The reality is that "Women are calling out sexual predators and abusers and making so that future generations won't feel the need to hide it." is probably overstating it. Firstly, it ought to be men and women, and to some degree it has (via the downfall of Kevin Spacey). Secondly, people aren't suddenly going to not feel uncomfortable reporting sexual misconduct against them; this is part of an ongoing process to get better and better rules and procedures in place. If anything, this is most beneficial thing to come out of the Me Too movement.
The cons of the movement are that there are a lot of schools of feminism right now, and some of them very strongly disagree with one another. This is actually both a pro and a con at the same time. I think the Aziz Ansari incident was probably the best example of the real clash of worldviews between even feminists on what the movement should be trying to stop. The thing that was most interesting, to my mind, about the Aziz Ansari incident is that there was a lot of disagreement over what consent is, what assault is, who has what obligation to do what, etc. I say this is a pro and a con because it's both. It's important that, as a society, we hash out these issues, which is the pro, but the con is that it starts seriously distracting from really unambiguous and grotesque cases of sexual assault.

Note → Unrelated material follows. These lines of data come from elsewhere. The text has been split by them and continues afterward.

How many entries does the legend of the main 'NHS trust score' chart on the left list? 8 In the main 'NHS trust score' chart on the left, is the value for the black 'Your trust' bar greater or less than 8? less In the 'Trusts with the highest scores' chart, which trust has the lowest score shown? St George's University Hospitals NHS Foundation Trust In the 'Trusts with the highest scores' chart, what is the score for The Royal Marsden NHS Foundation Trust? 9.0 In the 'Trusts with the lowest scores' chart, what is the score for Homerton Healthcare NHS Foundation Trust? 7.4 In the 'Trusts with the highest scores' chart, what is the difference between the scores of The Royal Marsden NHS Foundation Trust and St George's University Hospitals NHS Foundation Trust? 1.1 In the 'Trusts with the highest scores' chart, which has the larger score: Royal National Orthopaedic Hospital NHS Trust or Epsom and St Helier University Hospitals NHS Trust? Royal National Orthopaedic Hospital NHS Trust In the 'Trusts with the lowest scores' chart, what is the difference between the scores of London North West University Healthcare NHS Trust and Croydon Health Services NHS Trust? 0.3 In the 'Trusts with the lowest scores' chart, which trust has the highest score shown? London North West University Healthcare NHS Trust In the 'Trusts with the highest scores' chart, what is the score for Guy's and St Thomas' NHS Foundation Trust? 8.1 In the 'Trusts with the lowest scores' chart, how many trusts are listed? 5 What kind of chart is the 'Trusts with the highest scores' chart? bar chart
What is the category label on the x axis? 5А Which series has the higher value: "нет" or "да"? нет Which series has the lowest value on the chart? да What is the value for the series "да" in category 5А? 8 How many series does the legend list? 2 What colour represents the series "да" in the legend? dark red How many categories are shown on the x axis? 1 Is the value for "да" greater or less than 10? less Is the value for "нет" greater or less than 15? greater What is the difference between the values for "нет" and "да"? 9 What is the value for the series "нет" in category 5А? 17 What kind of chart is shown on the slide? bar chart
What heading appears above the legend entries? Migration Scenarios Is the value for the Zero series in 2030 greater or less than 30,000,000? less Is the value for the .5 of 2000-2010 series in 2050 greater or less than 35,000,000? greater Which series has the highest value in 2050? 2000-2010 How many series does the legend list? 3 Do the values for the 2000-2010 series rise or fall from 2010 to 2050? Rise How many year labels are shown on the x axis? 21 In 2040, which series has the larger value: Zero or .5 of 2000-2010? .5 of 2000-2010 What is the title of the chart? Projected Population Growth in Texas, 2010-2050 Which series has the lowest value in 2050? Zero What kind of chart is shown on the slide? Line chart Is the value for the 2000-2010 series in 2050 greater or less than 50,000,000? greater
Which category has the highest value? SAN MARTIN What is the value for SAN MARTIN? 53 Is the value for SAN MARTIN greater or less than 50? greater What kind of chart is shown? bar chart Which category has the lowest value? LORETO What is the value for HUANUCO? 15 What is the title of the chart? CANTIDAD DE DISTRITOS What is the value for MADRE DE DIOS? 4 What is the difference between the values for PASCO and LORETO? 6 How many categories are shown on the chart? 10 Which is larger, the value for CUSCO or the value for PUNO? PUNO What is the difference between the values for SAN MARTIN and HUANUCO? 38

Another negative aspect of the movement, which it picked up from the more fanatical elements of the "SJW" movement (for want of a better term), are these kinds of warped notions that come in varying intensities, like this an issue exclusively about women; that women should be the only ones speaking; men should shut up and listen; to confusing personal problems for systemic problems. There's an element to the SJW framework that has real problems with it, because a lot of it started off as very academic jargon and has now moved into conversations that are... not that. So I'm happy people are having conversations (and even more happy that very bad people's power is being destroyed), I just sort of wish we could unshackle ourselves from the more problematic aspects of modern SJW culture while embracing the part about advancing people's rights and challenging illegitimate, harmful institutions. But that's pretty much my only issue with the movement, or at least the other critiques are just derivations on this point (i.e. the people who insist that no one should at all be concerned with false accusations).